Concerning “use of children”


The food crisis in Sudan could be “the biggest ever”, warned the executive director of the World Food Program (WFP), Cindy McCain. In addition to starvation, civilians are victims of “massive sexual violence, large-scale ethnic massacres and executions,” lamented Will Carter, the Sudan director of the Norwegian Refugee Council.

The United Nations High Commissioner for Human Rights, Volker Türk, warned of a further escalation of violence as parties to the conflict arm civilians and more armed groups join forces. fights. “The recruitment and use of children by parties to the conflict is also of great concern,” he also said.

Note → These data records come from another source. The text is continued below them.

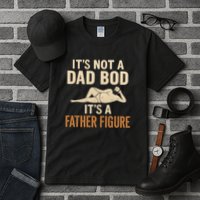 It's Not a Dad Bod, It's a Father Figure Tall T-Shirt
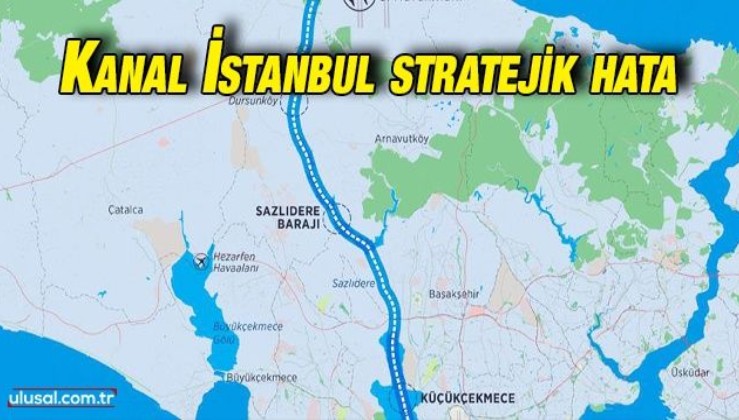 Kanal İstanbul Türkiye için stratejik bir hata olarak görülüyor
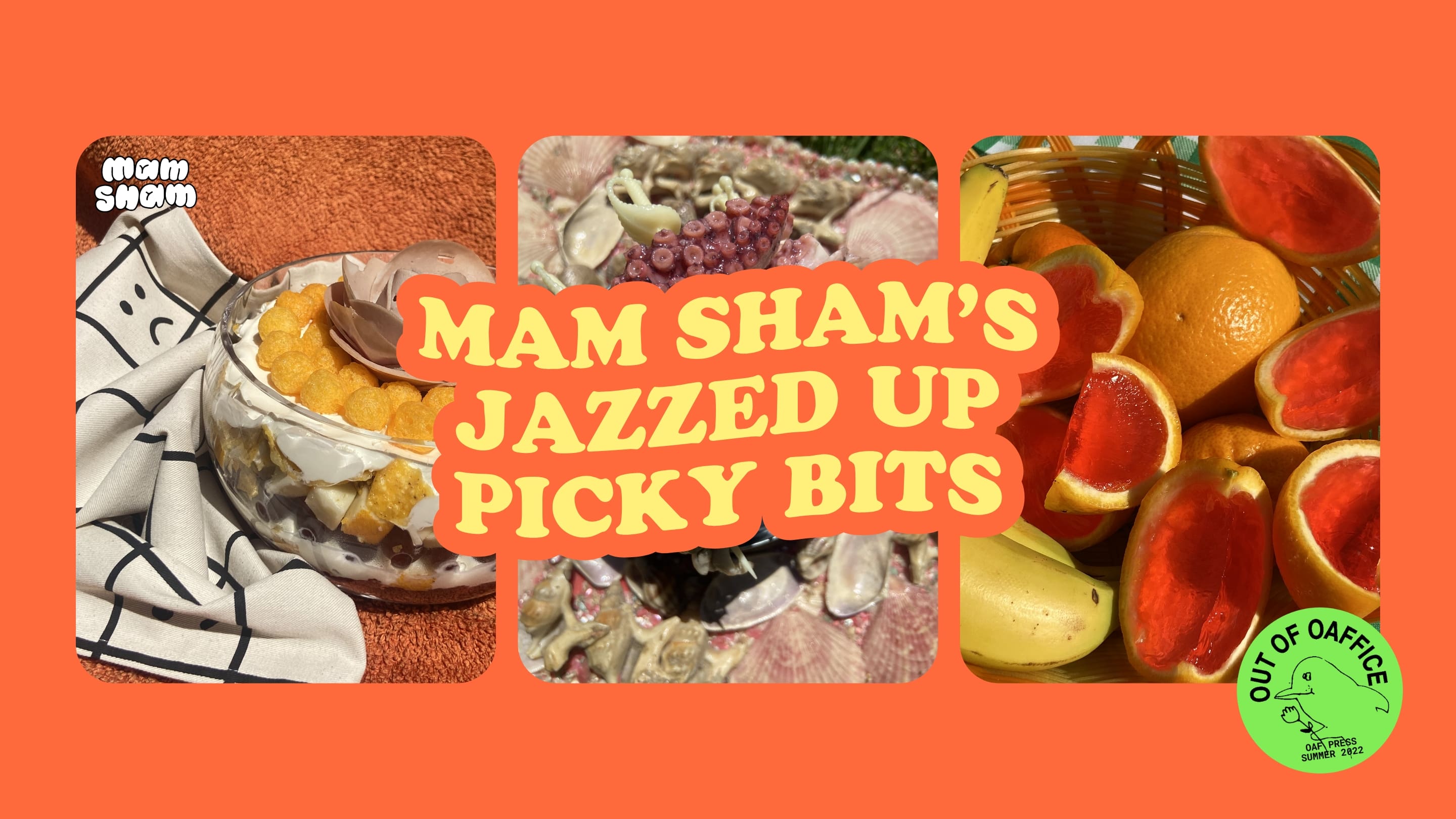 MAM SHAM’S JAZZED UP PICKY BITS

While 25 million people, or half of the Sudanese population, need aid, Jean Stowell, head of mission for Doctors Without Borders in Sudan, denounces “an extremely worrying humanitarian void”. “Last year the United Nations humanitarian appeal was only half funded. This year, only 5% of the 3.8 billion euros requested,” points out the Quai d’Orsay. “We do not claim to reach them in Paris but we are hopeful that the international community will wake up.”

Deputy director of the Africa division of the NGO Human Rights Watch, Laetitia Bader calls for sanctions against the belligerents, who have “prevented the humanitarian response”, “massively looted aid” and planned “killings of humanitarian measures”, in addition to numerous abuses against civilians. On Monday, the United Kingdom announced new sanctions targeting companies that support the belligerents.